Abstractive Text Summarization for Domain-Specific Documents (ATESD)

Last modified by Anum Afzal Nov 22, 2022

Project Overview

With the ever-increasing amount of textual data being created, stored, and digitized, companies and researchers have a large corpora at their disposal that could be processed into useful information. Perusal and encapsulation of such data usually require domain experts which are both costly and time-consuming. Many companies and researchers have a huge corpora of information at their disposal, that is to say, if this information is analyzed and summarized, it has the potential to open doors for newer and faster ways of information management and analysis. Abstractive Text Summarization using Natural Language Processing (NLP) techniques, is a powerful tool that can provide aid for this task. Usually, the summarization is done by a domain expert who can understand and then extract insights from these documents. This is not efficient because of the costs involved in hiring a domain expert but also the manual repetition associated with it.

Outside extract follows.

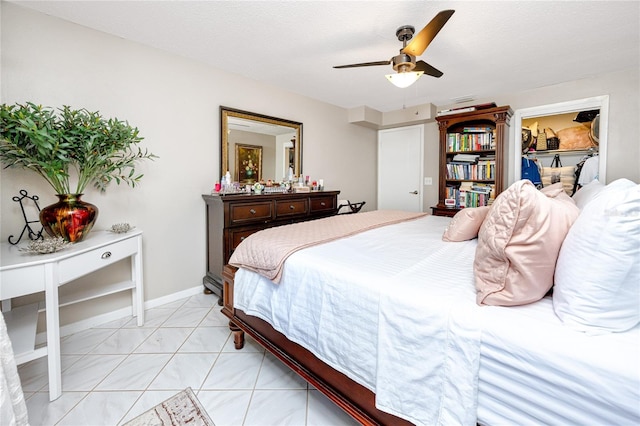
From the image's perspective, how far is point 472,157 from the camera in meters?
4.01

In many sectors, stakeholders rely on these documents to make critical decisions or to get a global picture of the situation.This would in some cases mean summarizing financial reports for a board member, performing risk assessment, or summarization of a medical article to understand the key findings in a research field. It allows researchers and leaders to get insights into a field without spending hours searching through all these unstructured documents.Text summarization is a technique in Natural Language Processing that understands the text using state-of-the-art algorithms, that then generates summaries that express the salient features of the text without any human input.This can be useful when the researchers want to get the main idea of a paper, or stakeholders who want to get an overview of financial or risk reports which would essentially help them make better decisions. Furthermore, this would also open new ways for people without any domain knowledge to access and understand the salient ideas of the text and perhaps also build up on it.In a nutshell, text summarization can be used to simulate the work of an intelligent analyst, reduce search time and find relevant information much faster. Text summarization of domain-specific documents as compared to summarization of general documents is more difficult and poses three main challenges. First, it involves keywords and concepts which are troublesome even for people without explicit domain knowledge. Since these keywords and concepts are not part of the model’s original training, it doesn’t perform well in the summarization of domain-specific documents. This can be solved by either employing Transfer Learning techniques or training the model from scratch on a domain-specific corpus. Secondly, state-of-the-art text summarization models suffer from the limitation of the input size of the text because they have quadratic complexity. This affects news articles, scientific articles, financial documents, or essentially any domain that deals with large documents. To tackle this, a model architecture that can easily process large documents is desired. A newer generation of models known as Efficient Transformers work towards that and can be used for a text summarization task. Lastly, language models often times hallucinate by generating text that may not be factually true.In this project, certain measures would be taken to implement fact-checking on the generated summaries to minimize model hallucination.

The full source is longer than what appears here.